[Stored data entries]
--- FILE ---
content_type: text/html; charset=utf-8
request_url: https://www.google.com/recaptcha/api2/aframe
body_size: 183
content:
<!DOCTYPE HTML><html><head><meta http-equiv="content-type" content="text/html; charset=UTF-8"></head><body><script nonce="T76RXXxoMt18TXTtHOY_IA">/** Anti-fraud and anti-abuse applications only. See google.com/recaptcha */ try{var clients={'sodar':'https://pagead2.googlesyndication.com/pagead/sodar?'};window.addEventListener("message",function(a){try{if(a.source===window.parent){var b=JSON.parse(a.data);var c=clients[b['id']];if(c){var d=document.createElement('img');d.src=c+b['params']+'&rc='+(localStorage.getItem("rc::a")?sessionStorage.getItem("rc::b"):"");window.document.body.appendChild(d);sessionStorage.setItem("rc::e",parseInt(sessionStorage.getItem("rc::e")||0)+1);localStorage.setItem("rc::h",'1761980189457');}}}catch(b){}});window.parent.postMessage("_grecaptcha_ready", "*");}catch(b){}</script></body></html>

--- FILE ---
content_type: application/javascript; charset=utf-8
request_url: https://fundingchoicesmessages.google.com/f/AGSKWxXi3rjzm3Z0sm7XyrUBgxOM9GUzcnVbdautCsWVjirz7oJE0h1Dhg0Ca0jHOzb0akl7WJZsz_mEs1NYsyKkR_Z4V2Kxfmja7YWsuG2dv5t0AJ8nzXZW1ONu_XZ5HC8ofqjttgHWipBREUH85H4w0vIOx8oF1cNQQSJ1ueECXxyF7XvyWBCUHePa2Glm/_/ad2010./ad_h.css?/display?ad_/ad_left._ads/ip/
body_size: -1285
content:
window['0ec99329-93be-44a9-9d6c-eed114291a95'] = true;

==

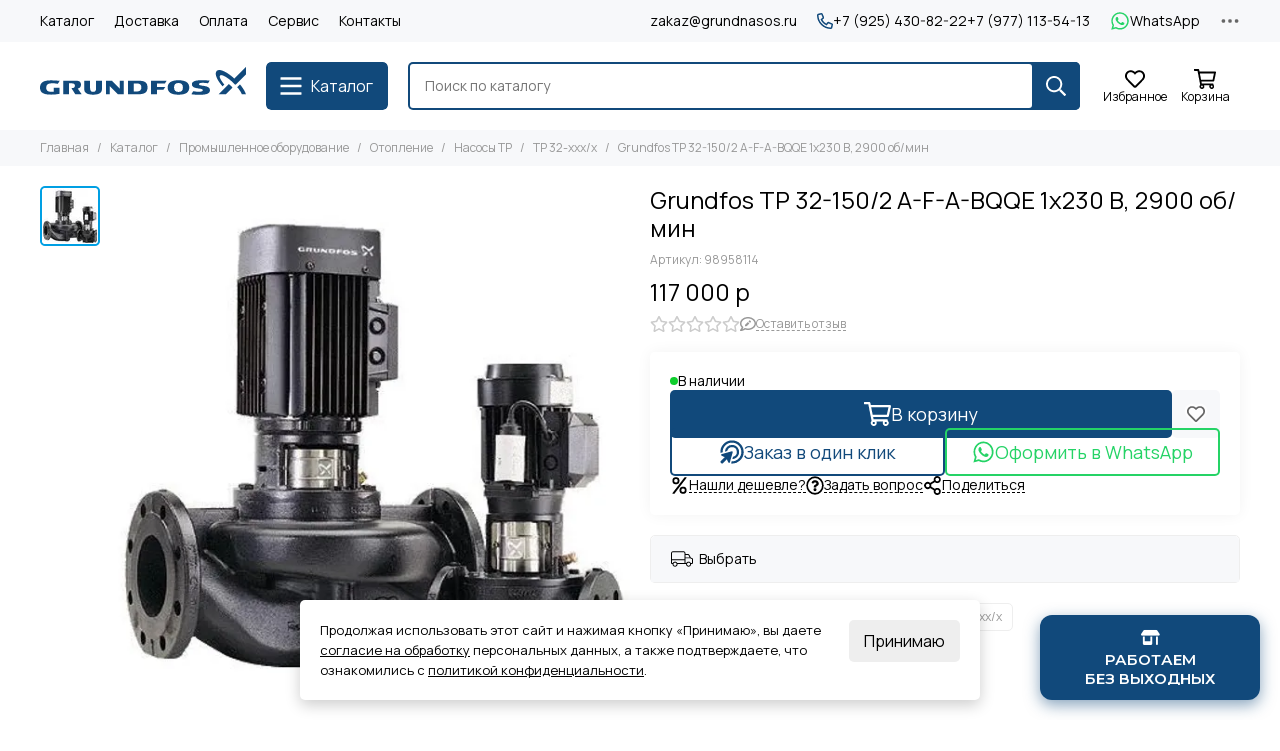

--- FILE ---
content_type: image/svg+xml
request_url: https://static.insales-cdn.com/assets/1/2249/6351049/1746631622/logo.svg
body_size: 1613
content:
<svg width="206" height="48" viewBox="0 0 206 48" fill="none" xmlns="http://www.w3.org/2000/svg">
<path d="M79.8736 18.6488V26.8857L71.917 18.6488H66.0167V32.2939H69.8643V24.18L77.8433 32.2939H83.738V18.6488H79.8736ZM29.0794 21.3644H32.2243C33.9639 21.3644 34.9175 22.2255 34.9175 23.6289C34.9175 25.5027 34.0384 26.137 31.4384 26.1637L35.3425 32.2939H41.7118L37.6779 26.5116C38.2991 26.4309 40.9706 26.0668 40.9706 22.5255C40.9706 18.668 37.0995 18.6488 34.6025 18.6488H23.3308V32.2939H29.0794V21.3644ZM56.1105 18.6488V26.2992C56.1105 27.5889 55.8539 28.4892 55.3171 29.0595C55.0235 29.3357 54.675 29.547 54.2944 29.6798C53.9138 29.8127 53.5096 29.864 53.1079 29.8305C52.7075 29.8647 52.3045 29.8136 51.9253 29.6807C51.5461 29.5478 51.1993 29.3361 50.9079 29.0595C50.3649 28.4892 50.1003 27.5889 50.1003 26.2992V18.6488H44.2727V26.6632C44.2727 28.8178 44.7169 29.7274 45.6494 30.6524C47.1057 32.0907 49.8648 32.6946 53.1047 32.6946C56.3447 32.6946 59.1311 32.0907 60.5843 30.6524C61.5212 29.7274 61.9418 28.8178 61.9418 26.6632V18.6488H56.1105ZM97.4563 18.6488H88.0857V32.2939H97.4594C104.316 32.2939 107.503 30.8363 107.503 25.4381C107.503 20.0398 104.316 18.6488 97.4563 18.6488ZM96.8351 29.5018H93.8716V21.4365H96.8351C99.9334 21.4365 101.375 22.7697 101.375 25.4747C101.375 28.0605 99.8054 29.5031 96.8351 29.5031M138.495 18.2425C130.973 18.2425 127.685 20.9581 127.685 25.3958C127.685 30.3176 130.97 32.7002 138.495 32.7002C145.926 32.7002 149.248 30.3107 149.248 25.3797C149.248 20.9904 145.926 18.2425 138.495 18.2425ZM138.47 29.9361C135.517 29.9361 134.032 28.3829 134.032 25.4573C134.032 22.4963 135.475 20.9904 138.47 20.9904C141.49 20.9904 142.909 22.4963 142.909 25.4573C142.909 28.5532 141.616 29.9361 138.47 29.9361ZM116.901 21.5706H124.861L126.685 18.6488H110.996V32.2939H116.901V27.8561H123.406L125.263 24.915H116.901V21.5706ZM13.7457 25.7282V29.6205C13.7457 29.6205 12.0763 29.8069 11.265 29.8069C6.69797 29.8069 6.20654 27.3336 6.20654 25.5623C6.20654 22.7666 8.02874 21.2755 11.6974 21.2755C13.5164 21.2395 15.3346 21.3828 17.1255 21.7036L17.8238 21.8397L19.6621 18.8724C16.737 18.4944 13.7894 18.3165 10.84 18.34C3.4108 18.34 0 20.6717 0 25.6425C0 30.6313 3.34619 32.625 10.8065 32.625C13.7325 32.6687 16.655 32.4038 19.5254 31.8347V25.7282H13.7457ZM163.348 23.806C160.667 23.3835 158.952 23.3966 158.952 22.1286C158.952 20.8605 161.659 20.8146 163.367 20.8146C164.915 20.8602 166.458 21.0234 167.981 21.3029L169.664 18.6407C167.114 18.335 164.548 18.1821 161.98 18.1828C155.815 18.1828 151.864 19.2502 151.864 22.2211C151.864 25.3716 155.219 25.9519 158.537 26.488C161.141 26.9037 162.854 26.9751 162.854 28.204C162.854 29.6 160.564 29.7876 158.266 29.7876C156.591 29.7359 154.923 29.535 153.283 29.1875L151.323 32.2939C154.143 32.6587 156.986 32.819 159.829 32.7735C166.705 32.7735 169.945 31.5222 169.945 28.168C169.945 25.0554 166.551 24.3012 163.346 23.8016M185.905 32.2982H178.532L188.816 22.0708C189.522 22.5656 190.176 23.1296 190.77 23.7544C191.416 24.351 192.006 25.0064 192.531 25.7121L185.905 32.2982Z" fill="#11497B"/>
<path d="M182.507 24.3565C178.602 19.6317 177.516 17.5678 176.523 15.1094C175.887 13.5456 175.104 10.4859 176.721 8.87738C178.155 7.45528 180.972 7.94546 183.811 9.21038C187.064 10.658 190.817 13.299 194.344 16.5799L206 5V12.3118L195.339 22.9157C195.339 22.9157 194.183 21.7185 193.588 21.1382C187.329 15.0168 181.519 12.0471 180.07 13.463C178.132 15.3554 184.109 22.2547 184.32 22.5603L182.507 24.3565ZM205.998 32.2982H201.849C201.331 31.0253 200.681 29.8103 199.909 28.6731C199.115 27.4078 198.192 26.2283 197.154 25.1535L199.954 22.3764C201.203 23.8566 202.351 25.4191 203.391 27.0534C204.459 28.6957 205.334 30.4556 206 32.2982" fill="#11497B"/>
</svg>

◆ TASK DIRECTIONS ◆
The expected answer is a copy of every line in the entries that holds the word "charset".

◆ SOLVED PROBLEM ◆
content_type: text/html; charset=utf-8
<!DOCTYPE HTML><html><head><meta http-equiv="content-type" content="text/html; charset=UTF-8"></head><body><script nonce="T76RXXxoMt18TXTtHOY_IA">/** Anti-fraud and anti-abuse applications only. See google.com/recaptcha */ try{var clients={'sodar':'https://pagead2.googlesyndication.com/pagead/sodar?'};window.addEventListener("message",function(a){try{if(a.source===window.parent){var b=JSON.parse(a.data);var c=clients[b['id']];if(c){var d=document.createElement('img');d.src=c+b['params']+'&rc='+(localStorage.getItem("rc::a")?sessionStorage.getItem("rc::b"):"");window.document.body.appendChild(d);sessionStorage.setItem("rc::e",parseInt(sessionStorage.getItem("rc::e")||0)+1);localStorage.setItem("rc::h",'1761980189457');}}}catch(b){}});window.parent.postMessage("_grecaptcha_ready", "*");}catch(b){}</script></body></html>
content_type: application/javascript; charset=utf-8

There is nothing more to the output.